Contre la privatisation de l’espace public

Mais l’essentiel n’est pas là. Il faudrait bien sûr rappeler les bienfaits en terme d’environnement, de qualité de l’air et de sécurité qu’apporterait la piétonnisation. Mais ces débats importants cachent un autre enjeu politique crucial : il s’agit ici de décider à qui appartient notre espace public, et quel usage doit en être fait. Car, in fine, qu’est-ce que la présence massive de véhicules individuels dans nos rues sinon une privatisation de celles-ci ?

     Chaque voiture occupe environ 10m2 d’espace au sol, reste immobile 95 % du temps et lorsqu’elle roule ne contient que 1,2 personne en moyenne. C’est donc un objet essentiellement individuel et surdimensionné… d’ailleurs de plus en plus délaissé par les citadins (près de 40 % des ménages en ville de Genève n’en possèdent pas). La rue, cet espace qui devrait être commun à toutes et tous, est ainsi privatisée et marchandisée pour le mésusage de certains. Ce lieu élémentaire de création du lien social, où l’on devrait pouvoir déambuler sans se soucier en permanence de sa sécurité, est devenu un espace essentiellement consacré à la circulation et au stockage de boîtes de tôle surdimensionnées.

 

Un projet modeste pour un signal fort

À défaut de supprimer totalement la bagnole individuelle de la ville, ce projet demande qu’une partie au moins des 600 rues que compte la ville de Genève (aujourd’hui presque toutes inondées de trafic motorisé et de stationnement) soit rendue aux piétons. Le projet cible donc en priorité des rues (ou tronçons) à proximité d’écoles, d’EMS ou de lieux de flux piétons importants. Chaque quartier est concerné, et ces tronçons seront aménagés à l’essai pour une année, au bout de laquelle on déterminera si elles doivent ou non être piétonnisées de manière définitive.
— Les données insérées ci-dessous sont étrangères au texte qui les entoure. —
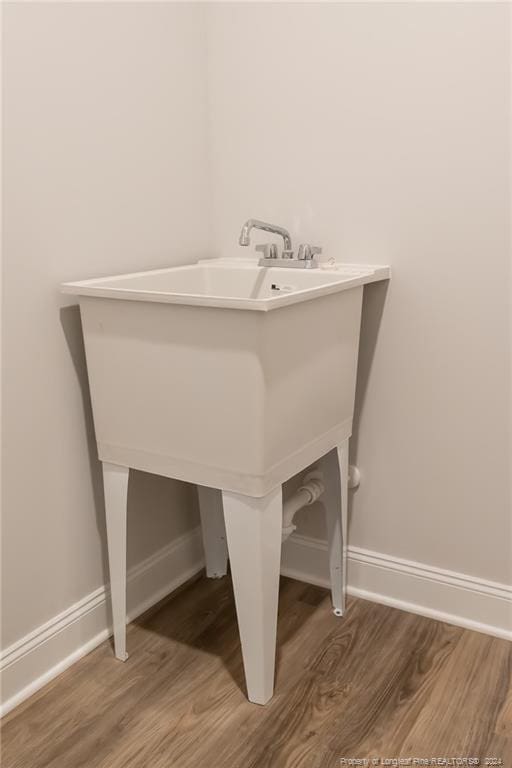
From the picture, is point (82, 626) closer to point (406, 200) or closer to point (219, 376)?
point (219, 376)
     Dans l’absolu, le projet sur lequel nous voterons n’est pas parfait. Il est le résultat d’un compromis politique entre Verts et centre droit, sur la base d’un projet issu de bureaux d’ingénieurs. Le volet sur la « compensation » des places de parking laisse d’ailleurs implicitement la porte ouverte à la création de nouveaux parkings souterrains au centre-ville pour remplacer des places supprimées en surface. Mais c’est peut-être paradoxalement ce qui le rend potentiellement acceptable pour une partie au moins des accros au volant… et donc potentiellement « gagnable » en septembre.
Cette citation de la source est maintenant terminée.